Circe/Alcina ist eine Künstlerin der Verwandlungen. In Aix greift die Regie eine weitere Variante des Mythos auf. Alcina verwandelt nicht nur Menschen in Tiere und Pflanzen. Sie weiß – und über diese Gabe verfügt auch ihre Schwester Morgana – auch sich selbst zu verwandeln. Alcina und Morgana sind keine Märchenfiguren aus ferner, unbestimmter Vergangenheit. Sie sind – so aktualisiert die Regie den Mythos – alte Frauen, die, gehen sie durch eine Zwischentür aus ihrem Kabinett in den Salon, sich in attraktive junge Frauen verwandeln.

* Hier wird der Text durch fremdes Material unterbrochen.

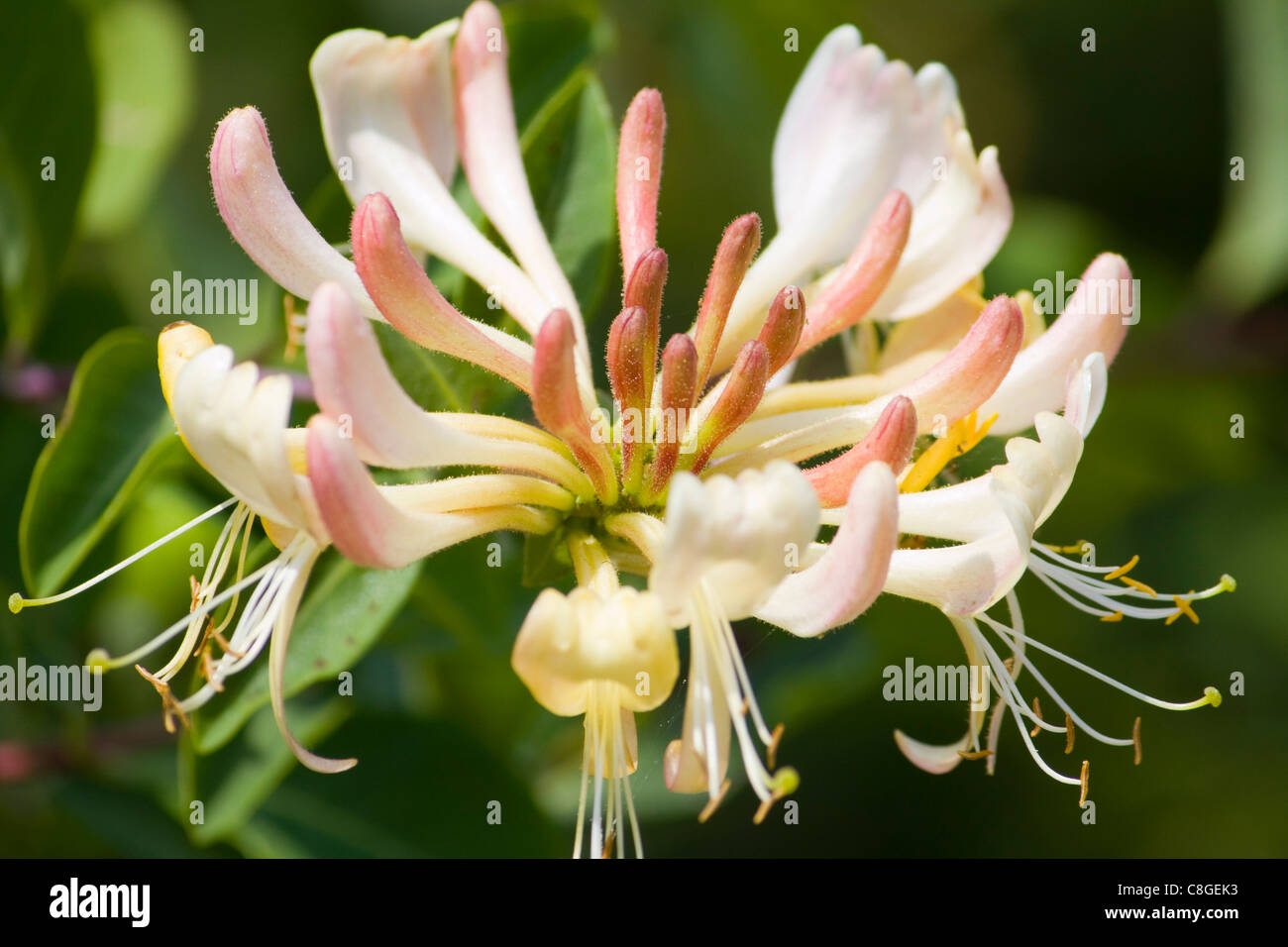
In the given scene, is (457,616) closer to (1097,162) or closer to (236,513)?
(236,513)

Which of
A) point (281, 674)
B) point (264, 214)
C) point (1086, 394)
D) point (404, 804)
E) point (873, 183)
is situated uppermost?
point (873, 183)

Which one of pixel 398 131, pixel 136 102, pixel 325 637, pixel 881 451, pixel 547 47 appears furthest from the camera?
pixel 136 102

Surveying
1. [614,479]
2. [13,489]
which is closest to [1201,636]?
[614,479]

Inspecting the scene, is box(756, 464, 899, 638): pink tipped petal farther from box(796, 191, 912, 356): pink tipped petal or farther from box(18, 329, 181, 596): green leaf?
box(18, 329, 181, 596): green leaf

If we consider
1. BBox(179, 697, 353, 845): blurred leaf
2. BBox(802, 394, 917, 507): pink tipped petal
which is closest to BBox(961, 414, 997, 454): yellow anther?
BBox(802, 394, 917, 507): pink tipped petal

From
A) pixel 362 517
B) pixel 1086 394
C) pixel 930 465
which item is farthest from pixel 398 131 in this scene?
pixel 1086 394

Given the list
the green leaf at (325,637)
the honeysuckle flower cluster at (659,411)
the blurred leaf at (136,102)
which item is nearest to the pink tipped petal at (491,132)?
the honeysuckle flower cluster at (659,411)

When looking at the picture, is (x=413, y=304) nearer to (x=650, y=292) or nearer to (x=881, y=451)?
(x=650, y=292)
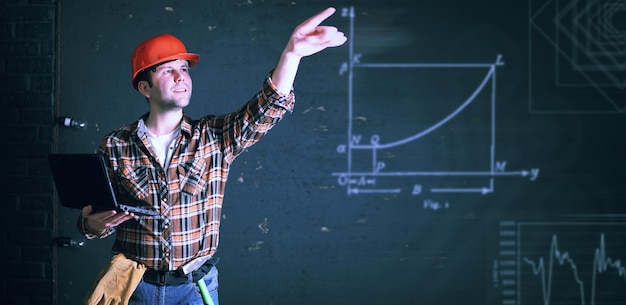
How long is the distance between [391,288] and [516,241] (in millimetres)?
655

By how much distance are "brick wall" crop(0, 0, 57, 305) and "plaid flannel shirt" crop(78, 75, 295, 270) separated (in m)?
1.13

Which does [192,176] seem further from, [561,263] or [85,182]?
[561,263]

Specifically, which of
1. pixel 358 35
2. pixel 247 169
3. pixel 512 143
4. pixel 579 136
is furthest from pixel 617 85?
pixel 247 169

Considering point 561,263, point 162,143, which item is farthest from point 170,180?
point 561,263

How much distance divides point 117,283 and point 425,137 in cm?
168

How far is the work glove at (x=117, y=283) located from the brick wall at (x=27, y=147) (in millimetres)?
1225

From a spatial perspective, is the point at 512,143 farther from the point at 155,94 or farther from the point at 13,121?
the point at 13,121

Oder sind sie vielleicht junge Frauen, die sich in alte Frauen verwandeln können? Die beiden Damen  sind nicht nur Verwandlungskünstlerinnen, sie sind zugleich Nymphomaninnen, die ihre Opfer verführen, fesseln, betäuben, sie im Labor durch eine Röhre schieben  und sie als Tiere oder Pflanzen wieder herauskommen lassen.  Drastische Szenen, die  bei all ihrem ‚Realismus‘ nicht der Komik entbehren. Zu ihrer scheinbar so spontanen Liebeserklärung an Bradamante lässt sich Morgana ans Bett fesseln, und der arme Ruggiero, den die Helferinnen der Alcina in Schach halten, sieht mit offenem Mund zu, wie seine Bradamante für die Operation aufs Bett geschnallt wird. Der Verwandlungstortur entgehen beide nur dank der Intervention des draufgängerischen Militärs Melisso, der die Maschine noch gerade abstellen und Ruggiero von den Fesseln befreien kann.

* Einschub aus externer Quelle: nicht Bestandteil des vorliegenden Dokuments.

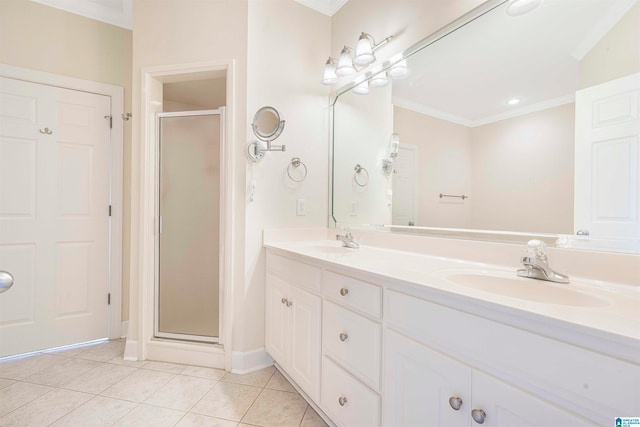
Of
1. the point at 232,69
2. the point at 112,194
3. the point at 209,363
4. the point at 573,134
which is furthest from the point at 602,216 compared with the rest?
the point at 112,194

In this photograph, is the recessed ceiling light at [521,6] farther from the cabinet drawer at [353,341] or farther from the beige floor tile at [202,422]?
the beige floor tile at [202,422]

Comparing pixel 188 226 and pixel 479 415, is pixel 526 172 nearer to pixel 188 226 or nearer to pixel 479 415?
pixel 479 415

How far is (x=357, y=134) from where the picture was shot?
6.80 ft

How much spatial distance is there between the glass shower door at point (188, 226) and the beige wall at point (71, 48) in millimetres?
644

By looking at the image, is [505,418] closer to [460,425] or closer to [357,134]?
[460,425]

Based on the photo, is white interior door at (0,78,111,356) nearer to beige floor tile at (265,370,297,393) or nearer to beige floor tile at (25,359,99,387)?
beige floor tile at (25,359,99,387)

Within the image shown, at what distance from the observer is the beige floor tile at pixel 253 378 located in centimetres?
177

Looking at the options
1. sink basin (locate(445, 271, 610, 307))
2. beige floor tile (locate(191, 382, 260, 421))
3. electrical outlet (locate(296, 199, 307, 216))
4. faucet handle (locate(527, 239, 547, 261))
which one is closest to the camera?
sink basin (locate(445, 271, 610, 307))

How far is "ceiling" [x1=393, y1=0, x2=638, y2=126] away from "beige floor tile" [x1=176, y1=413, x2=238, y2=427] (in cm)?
192

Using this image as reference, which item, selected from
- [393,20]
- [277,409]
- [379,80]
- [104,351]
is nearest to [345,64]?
[379,80]

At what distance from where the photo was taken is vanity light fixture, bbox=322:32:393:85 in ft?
5.91

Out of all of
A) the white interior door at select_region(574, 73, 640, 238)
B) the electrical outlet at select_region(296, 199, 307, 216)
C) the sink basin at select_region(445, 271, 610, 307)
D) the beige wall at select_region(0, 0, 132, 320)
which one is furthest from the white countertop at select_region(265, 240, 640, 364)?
the beige wall at select_region(0, 0, 132, 320)

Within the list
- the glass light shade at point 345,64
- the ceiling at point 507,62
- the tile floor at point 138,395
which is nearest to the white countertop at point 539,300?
the ceiling at point 507,62

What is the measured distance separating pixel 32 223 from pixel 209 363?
1717mm
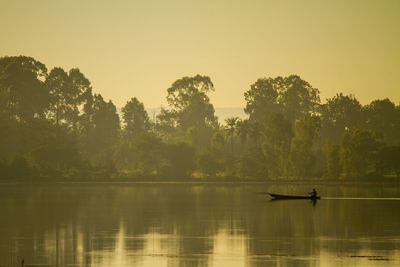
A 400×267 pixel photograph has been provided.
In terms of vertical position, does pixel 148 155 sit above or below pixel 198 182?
above

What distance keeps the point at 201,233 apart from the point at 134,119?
121 meters

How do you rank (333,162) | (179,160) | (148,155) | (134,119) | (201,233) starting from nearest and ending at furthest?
1. (201,233)
2. (333,162)
3. (179,160)
4. (148,155)
5. (134,119)

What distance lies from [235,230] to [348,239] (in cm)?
804

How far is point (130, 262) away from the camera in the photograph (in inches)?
1528

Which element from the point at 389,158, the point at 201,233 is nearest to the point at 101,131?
the point at 389,158

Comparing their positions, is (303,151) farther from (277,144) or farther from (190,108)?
(190,108)

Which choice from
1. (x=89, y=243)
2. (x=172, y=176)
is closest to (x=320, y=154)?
(x=172, y=176)

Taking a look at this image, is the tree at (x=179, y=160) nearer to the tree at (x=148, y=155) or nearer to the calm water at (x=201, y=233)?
the tree at (x=148, y=155)

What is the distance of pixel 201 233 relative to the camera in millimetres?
51500

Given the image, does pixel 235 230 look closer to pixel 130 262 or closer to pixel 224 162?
pixel 130 262

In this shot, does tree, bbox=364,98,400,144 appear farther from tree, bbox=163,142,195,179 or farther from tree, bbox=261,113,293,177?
tree, bbox=163,142,195,179

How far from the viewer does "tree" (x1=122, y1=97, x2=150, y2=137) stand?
170m

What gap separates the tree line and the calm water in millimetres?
48090

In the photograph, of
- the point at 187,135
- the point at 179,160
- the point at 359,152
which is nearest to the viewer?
the point at 359,152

Doch die Regie, wenngleich sie diese Szenen und ebenso die, in denen Ruggiero mit tatkräftiger Hilfe der amazonenhaften Bradamante die Macht der beiden Hexen bricht, breit und realistisch ausspielen lässt, will nicht primär eine Krimistory um zwei mörderische, nymphomanische alte Hexen erzählen. Zwar will sie  auf ein paar James Bond Einlagen oder besser gesagt: auf Parodien von James Bond Einlagen nicht verzichten. Doch ihr geht es um etwas ganz anderes, wenn man so will, um  etwas Ernsthafteres. Sie will mit der Figur der Alcina eine Variante von der ‚Liebe als Passion‘, von der selbstzerstörerischen Passion, erzählen. Und damit macht sie – ganz wie es dem Libretto und der Musik entspricht – aus Alcina eine Variante von Tassos Armida in den Kostümen von heute. Armida/Alcina, die verzweifelte Liebende, die zwischen Leidenschaft und Rachsucht hin und her Gerissene, die mit der Flucht des Ruggiero ihre Liebe und zugleich ihre Macht verliert.

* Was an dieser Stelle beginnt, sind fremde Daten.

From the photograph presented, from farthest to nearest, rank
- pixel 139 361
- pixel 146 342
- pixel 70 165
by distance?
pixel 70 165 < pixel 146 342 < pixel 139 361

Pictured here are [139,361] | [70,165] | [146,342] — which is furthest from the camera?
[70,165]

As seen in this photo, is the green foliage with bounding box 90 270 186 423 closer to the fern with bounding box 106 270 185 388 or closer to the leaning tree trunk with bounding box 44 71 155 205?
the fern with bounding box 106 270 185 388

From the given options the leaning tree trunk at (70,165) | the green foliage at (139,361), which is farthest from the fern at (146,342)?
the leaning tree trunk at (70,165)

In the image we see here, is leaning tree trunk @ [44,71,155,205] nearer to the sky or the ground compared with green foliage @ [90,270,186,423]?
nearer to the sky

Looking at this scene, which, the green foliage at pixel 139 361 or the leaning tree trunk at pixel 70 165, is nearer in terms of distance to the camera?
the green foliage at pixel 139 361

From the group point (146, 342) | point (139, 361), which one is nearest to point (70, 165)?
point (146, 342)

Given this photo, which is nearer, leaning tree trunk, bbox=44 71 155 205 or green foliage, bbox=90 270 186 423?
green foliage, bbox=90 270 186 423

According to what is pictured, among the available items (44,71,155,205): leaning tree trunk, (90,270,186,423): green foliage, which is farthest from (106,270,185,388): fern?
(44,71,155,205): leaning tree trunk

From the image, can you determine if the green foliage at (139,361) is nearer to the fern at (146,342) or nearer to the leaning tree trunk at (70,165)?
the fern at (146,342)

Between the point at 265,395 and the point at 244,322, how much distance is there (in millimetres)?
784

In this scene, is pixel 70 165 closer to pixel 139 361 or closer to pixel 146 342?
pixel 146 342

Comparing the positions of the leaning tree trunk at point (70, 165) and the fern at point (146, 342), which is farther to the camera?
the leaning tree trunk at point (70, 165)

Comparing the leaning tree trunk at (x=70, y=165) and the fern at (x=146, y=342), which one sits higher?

Eine Akzentsetzung, die Armida/Alcina in der Person der grandiosen Sängerin und Schauspielerin  Patricia Petibon allen Raum zur Entfaltung gibt. Wie diese die großen Arien, die die ganze Skala der Affekte umfassen, singt und gestaltet, mit welcher Innigkeit sie die Melancholie Arie „Sì, son quella! Non più bella […]“ singt  oder wie sie am Ende mit „Mi restano le lagrime“ geradezu zusammenbricht, das ist schon beeindruckend und bewundernswert. Mögen, um nur noch zwei berühmte Namen zu nennen, mit Philippe Jaroussky als Ruggiero und Anna Prohaska als Morgana auch die Rollen des Primo Uomo und der Seconda Donna exzellent besetzt sein, in dieser Aufführung ist Patricia Petibon als Primadonna der große und zu Recht gefeierte Star.

Nur eines habe ich an diesem in Musik und Szene so großen Händel-Abend bedauert: dass die Aufführung im modernen Saal des Grand Théâtre de Provence und nicht im Innenhof des ehemaligen bischöflichen Palais stattfand. Die spätabendlichen Aufführungen unter südlichem Himmel machen doch gerade den besonderen Reiz des Festival d’Aix-en-Provence aus.

Wir sahen die Vorstellung am 10. Juli, die dritte Aufführung in dieser Inszenierung.